Definite Integral (Trig Substitution) with answer containing sine and arctan?

[eric_f]

I've been racking my brain for a while on this one and can't seem to come by a cleaner answer....Is there something obvious I'm missing? See attached.

 

[eric_f]

I forgot that 1/sin = cosecant. Came to my senses ths morning and figured it out...

 

[HallsofIvy]

I would think it would be easier to recall that $\displaystyle tan(\theta)= \frac{4}{3}$ for a right triangle with legs of length 4 and 3. And then the hypotenuse has length 5. So $\displaystyle sin(arctan(4/3))= \frac{4}{5}$ and so $\displaystyle \frac{1}{sin(arctan(4/3)}= \frac{5}{4}$. Similarly, $\displaystyle tan(\theta)= 2/3$ for a right triangle with legs of length 2 and 3 and so hypotenuse $\displaystyle \sqrt{13}$. $\displaystyle sin(arctan(2/3))= \frac{2}{\sqrt{13}}$ and, of course, $\displaystyle \frac{1}{sin(arctan(2/3))}= \frac{\sqrt{13}}{2}$.

 

[DrPhil]

I've been racking my brain for a while on this one and can't seem to come by a cleaner answer....Is there something obvious I'm missing?
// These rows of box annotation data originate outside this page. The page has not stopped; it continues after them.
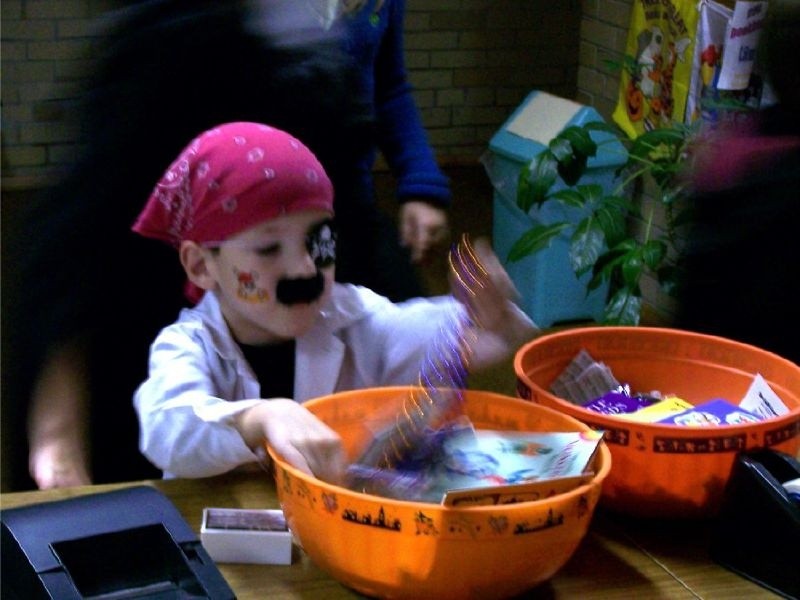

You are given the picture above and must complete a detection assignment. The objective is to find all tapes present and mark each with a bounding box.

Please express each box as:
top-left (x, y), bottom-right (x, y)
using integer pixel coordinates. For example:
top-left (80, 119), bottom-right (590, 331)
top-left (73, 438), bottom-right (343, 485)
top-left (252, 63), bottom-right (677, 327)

top-left (782, 478), bottom-right (800, 501)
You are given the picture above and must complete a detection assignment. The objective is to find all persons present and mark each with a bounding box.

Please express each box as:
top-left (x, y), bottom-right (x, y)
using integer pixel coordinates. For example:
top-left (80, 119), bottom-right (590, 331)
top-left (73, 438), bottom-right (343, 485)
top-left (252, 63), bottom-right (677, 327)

top-left (129, 122), bottom-right (544, 481)
top-left (14, 1), bottom-right (454, 493)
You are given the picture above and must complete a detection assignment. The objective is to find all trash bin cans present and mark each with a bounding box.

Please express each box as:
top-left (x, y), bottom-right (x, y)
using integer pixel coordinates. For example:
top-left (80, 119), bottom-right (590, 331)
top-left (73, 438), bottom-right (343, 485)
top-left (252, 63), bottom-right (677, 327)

top-left (489, 91), bottom-right (630, 328)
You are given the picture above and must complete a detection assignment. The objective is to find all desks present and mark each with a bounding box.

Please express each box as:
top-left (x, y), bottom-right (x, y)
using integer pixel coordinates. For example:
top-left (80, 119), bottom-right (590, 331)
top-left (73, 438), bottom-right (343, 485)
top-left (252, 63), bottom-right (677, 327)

See attached.

View attachment 3389

As a first step, I got rid of the numbers in the radical by letting $\displaystyle a=3/2$ and pulling 1/2 outside the integral:

$\displaystyle \displaystyle \dfrac 1 2 \int_1^2\dfrac{dx}{x^2\ \sqrt{x^2 + a^2}}$

When I don't recognize what to do with an integrand, I look it up in a Table of Integrals. That gives me clues about substitutions, integration by parts, etc.. In this case I found the antiderivative to be a relatively simple function:

If $\displaystyle r = \sqrt{x^2 + a^2}$, then $\displaystyle \displaystyle \int\dfrac{dx}{x^2\ r} = -\dfrac{r}{a^2\ x}$

Does that give you any guidance in your substitutions?